#### YOUR OBJECTIVE:
In the excerpt on rocket fuel and cars, retype the part that begins with the words containing "More exotic propellants" and ends with "benefit in a car.".

#### EXCERPT PROVIDED:
Content starts
Cryogenic Storage Rules Out Most Alternatives
Liquid hydrogen, used by NASA’s Space Launch System and previously the Space Shuttle, packs a lot of energy per kilogram. But it must be stored at minus 253 degrees Celsius, just 20 degrees above absolute zero. Maintaining that temperature requires heavily insulated cryogenic tanks that are bulky, heavy, and expensive. The tanks must also withstand high pressure, adding more weight.
Gasoline, by contrast, sits happily in a simple metal or plastic tank at ambient temperature for weeks or months. You can store it in your garage in an approved container. No insulation, no pressure vessels, no boil-off. This simplicity is a massive practical advantage for a machine that 280 million Americans rely on daily.
Cost Makes Rocket Fuel a Non-Starter
Regular gasoline in the United States costs roughly $3.10 to $3.34 per gallon. RP-1 kerosene, while not astronomically expensive compared to other rocket propellants, costs significantly more per gallon because it’s refined to much tighter specifications, with strict limits on sulfur content and other impurities that could clog rocket engine components. It’s produced in far smaller quantities, so it doesn’t benefit from the enormous refining infrastructure built around automotive gasoline.
More exotic propellants like liquid hydrogen or hydrazine cost orders of magnitude more, and that’s before accounting for the specialized storage, handling, and transportation infrastructure they require. The global gasoline supply chain, from refineries to pipelines to corner gas stations, is one of the most extensive distribution networks ever built. Replicating anything comparable for rocket-grade propellants would be economically absurd for the marginal (or nonexistent) performance benefit in a car.
Rocket-Powered Cars Do Exist, Sort Of
There have been vehicles that used rocket propulsion, but they prove the point rather than undermining it. In October 1970, a 38-foot, 6,500-pound vehicle called the Blue Flame set a world land speed record of 630.388 mph at the Bonneville Salt Flats. It was powered by a rocket motor combining liquefied natural gas with hydrogen peroxide as an oxidizer. The current land speed record, set in 1997 by the Thrust SSC at supersonic speeds, used twin turbofan engines burning JP-4, a kerosene-based military jet fuel.
Content ends
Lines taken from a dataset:
Content starts
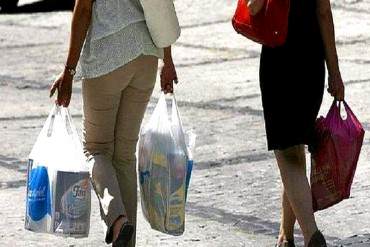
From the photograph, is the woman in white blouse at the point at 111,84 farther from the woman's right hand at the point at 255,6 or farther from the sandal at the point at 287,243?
the sandal at the point at 287,243

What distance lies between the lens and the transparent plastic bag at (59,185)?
6051 mm

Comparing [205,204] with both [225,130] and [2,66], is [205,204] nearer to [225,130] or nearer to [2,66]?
[225,130]

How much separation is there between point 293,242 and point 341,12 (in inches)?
Content ends
#### RESPONSE FOR THIS EXERCISE:
More exotic propellants like liquid hydrogen or hydrazine cost orders of magnitude more, and that’s before accounting for the specialized storage, handling, and transportation infrastructure they require. The global gasoline supply chain, from refineries to pipelines to corner gas stations, is one of the most extensive distribution networks ever built. Replicating anything comparable for rocket-grade propellants would be economically absurd for the marginal (or nonexistent) performance benefit in a car.